*TASK DETAILS*.
Convert the lines of every entry below into a numbered list, leaving out any blank lines.

*DATASET RECORDS*.
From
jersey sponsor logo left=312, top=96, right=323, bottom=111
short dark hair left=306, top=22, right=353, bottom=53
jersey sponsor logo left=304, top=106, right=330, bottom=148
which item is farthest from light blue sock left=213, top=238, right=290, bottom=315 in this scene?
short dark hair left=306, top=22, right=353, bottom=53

*THE SOLUTION*.
1. From
2. jersey sponsor logo left=312, top=96, right=323, bottom=111
3. short dark hair left=306, top=22, right=353, bottom=53
4. jersey sponsor logo left=304, top=106, right=330, bottom=148
5. which item is farthest from light blue sock left=213, top=238, right=290, bottom=315 in this scene?
6. short dark hair left=306, top=22, right=353, bottom=53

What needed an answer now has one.